The customer told owners Julie Bokat and Jeanne Carter that she had been working out at home alone in her basement but had slowly become less motivated and sometimes exercised in pajamas without breaking a sweat.

“I was getting bored of what I was doing, so here I am ,” Bokat quoted her as saying. She’s heard similar comments from customers who’ve returned after more than two years of working out in a basement or a converted home office.

During the “dark days” of the pandemic in 2020 and 2021, Bokat and Carter moved equipment outdoors to hold classes in parking lots and a greenhouse they built.

They also held classes online, but attendance still plummeted by 70 per cent. They weren’t certain the business would survive.

Instructor Alli Sherman leads a spinning class in a parking lot outside Fuel Training Studio. PHOTO: AP

They weren’t alone. Gyms and fitness studios were among the hardest hit businesses during the pandemic, hammered by lockdowns and then limits on the number of people they could allow in for classes and workouts. Unlike restaurants and live venues, there was no industry-specific federal aid given to health clubs. Twenty-five per cent of United States (US) health clubs and studios have closed permanently since the pandemic began, according to the National Health and Fitness Alliance, an industry group.

For gyms that made it through the worst, signs of stability are afoot. Foot traffic in fitness studios is still down about three per cent from 2019 so far in January, but up 40 per cent compared with 2021, according to data from Placer.ai, which tracks retail foot traffic.

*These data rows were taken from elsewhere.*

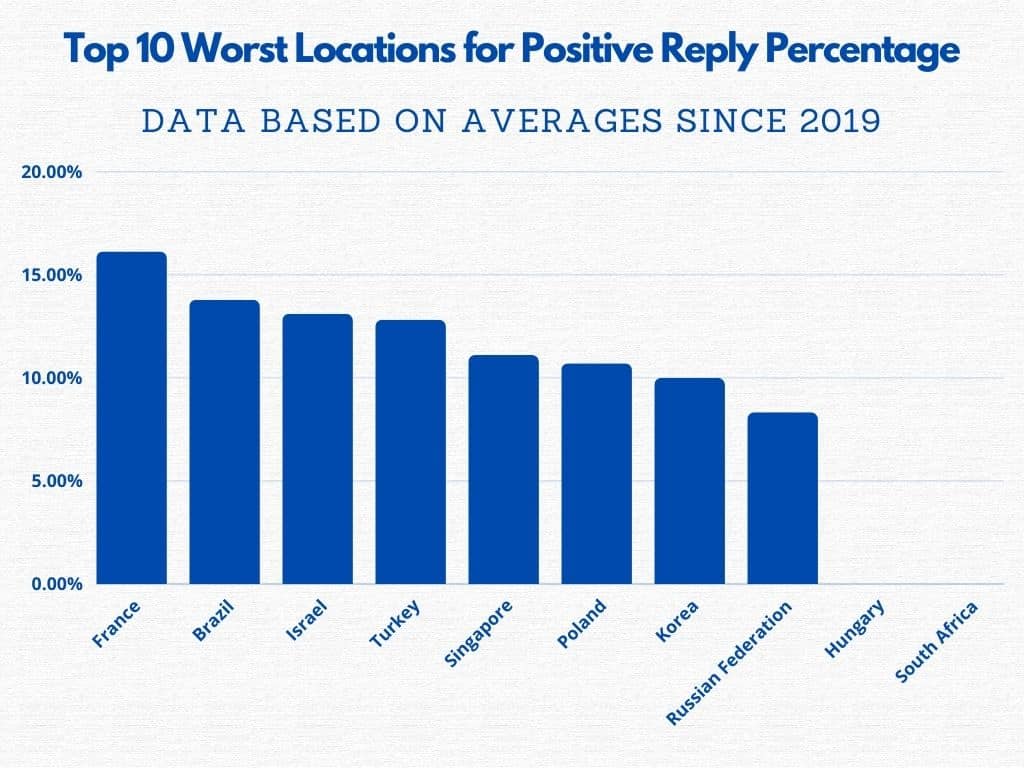 Top 10 Worst Locations for Positive Reply Percentage

DATA BASED ON AVERAGES SINCE 2019

20.00%
15.00%
10.00%
5.00%
0.00%

France
Brazil
Israel
Turkey
Singapore
Poland
Korea
Russian Federation
Hungary
South Africa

At Fuel Training, the greenhouse is gone, as are the parking lot spin classes. Attendance is still down about 35 per cent from 2019, but Bokat and Carter say more people are coming in every day. The gym-goers say they miss the sense of community a gym can provide.

“I feel pretty positive that man, if we sustained our community during like the darkest of days, it can only go up from there, and it has,” Bokat said.

Many gyms and fitness studios had to quickly diversify their offerings in order to attract customers during the pandemic – and some say those changes worked so well, they’re permanent.